La logique et la raison voulaient qu’ils peignent, comme leurs maîtres de l’école des Beaux-Arts, des sujets inspirés de l’histoire et de la littérature, le « Grand genre » composé de personnages aux allures théâtrales, impeccablement peints et modelés comme des statues de marbre. Mais voilà, l’esprit d’indépendance, l’amour de la nature et les fréquents séjours de Monet, Pissarro et Sisley à Rouen ont modifié le cours des choses. Lebourg, puis Angrand, Frechon, Delattre et Lemaître se sont mis à peindre en plein air, « sur le motif » comme disait Cézanne, des paysages « anodins » noyés dans la brume ou inondés d’une lumière nacrée, sans ruine antique ou toute autre fantaisie. Gustave MORIN leur avait inculqué l’art du dessin, le dosage savant des ombres et des lumières qui modèle les formes … , mais le « pleinairisme » nécessitait des techniques plus spontanées, capables de saisir la nature dans ses aspects les plus fugaces et ses nuances les plus subtiles. Au grand air, le modelé et le contour des formes s’estompent, le ton local disparaît et fait place à un échange infini de reflets dansants où le sujet tremble et se fond dans l’atmosphère humide des bords de Seine. Une « manière picturale » qui va très vite recueillir de nombreux adeptes parmi les jeunes artistes rouennais, grâce à l’initiative deJoseph DELATTRE d’organiser un cours de plein air. « Quand je dis cours, explique-t-il, c’est bien prétentieux, étant donné ma façon de voir le sujet. Ce sera plutôt un mode d’entraînement: promenades à la campagne, où chacun pourrait dire ce qu’il éprouve, où l’on pourrait causer, travailler … ». (2)
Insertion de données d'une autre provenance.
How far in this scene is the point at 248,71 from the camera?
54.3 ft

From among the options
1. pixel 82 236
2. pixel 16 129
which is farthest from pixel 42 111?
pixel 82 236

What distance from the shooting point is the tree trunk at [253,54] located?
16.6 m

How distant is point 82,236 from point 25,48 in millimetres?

Une véritable « récréation » pour les élèves de l’école des Beaux-Arts, habitués à l’enseignement de Zacharie. Bientôt, ils sont huit puis dix à bénéficier des conseils de leur aîné: Marcel COUCHAUX, Maurice LOUVRIER, Léon SUZANNE le boulanger, Maurice VAUMOUSSE, Georges BRADBERRY, Narcisse HENOCQUE, Narcisse GUILBERT, Paul MASCART, Hippolyte MADELAINE, et plus tard Eugène TIRVERT, toute une pléiade de jeunes talents, avides de nouveauté et de liberté. L’expression « École de Rouen », si controversée, trouve ici l’une de ses raisons d’être. Imprégnés des mêmes paysages, des bords de Seine aux vieilles rues rouennaises, ils sont surtout liés par l’amitié et des lieux de rendez-vous communs : l’atelier de Joseph DELATTRE, rue des Charrettes, et les cafés d’alentour. Par la suite, les chemins divergent: les uns se contentent d’observer la nature et ses métamorphoses, les autres poursuivent leurs recherches, se nourrissant des révolutions picturales qui se bousculent en ce début de siècle. Du petit « écrin » de bleus et de gris peint par Maurice LEMAITRE, où la mer, les falaises et les silhouettes féminines se mêlent avec douceur, à la nature morte « cubisante » de Pierre HODE, on mesure toute la diversité de cette « école ». Deux générations d’artistes, un style propre à chacun et des influences plus ou moins marquées mais toujours la même sensibilité, la même poésie; celle des choses les plus simples: le bouquet de fleurs posé sur le rebord d’une fenêtre, l’enfant qui joue dans le jardin, les bateaux en attente dans le port ou les rues de la ville aux cent clochers.
Laurence FLAMENT

(1) E. GOMBRICH, « Histoire de l’art ». Flammarion, 1982.

(2) B. DU CHATENET, « Joseph DELATTRE », Ed. B.D.S., Rouen.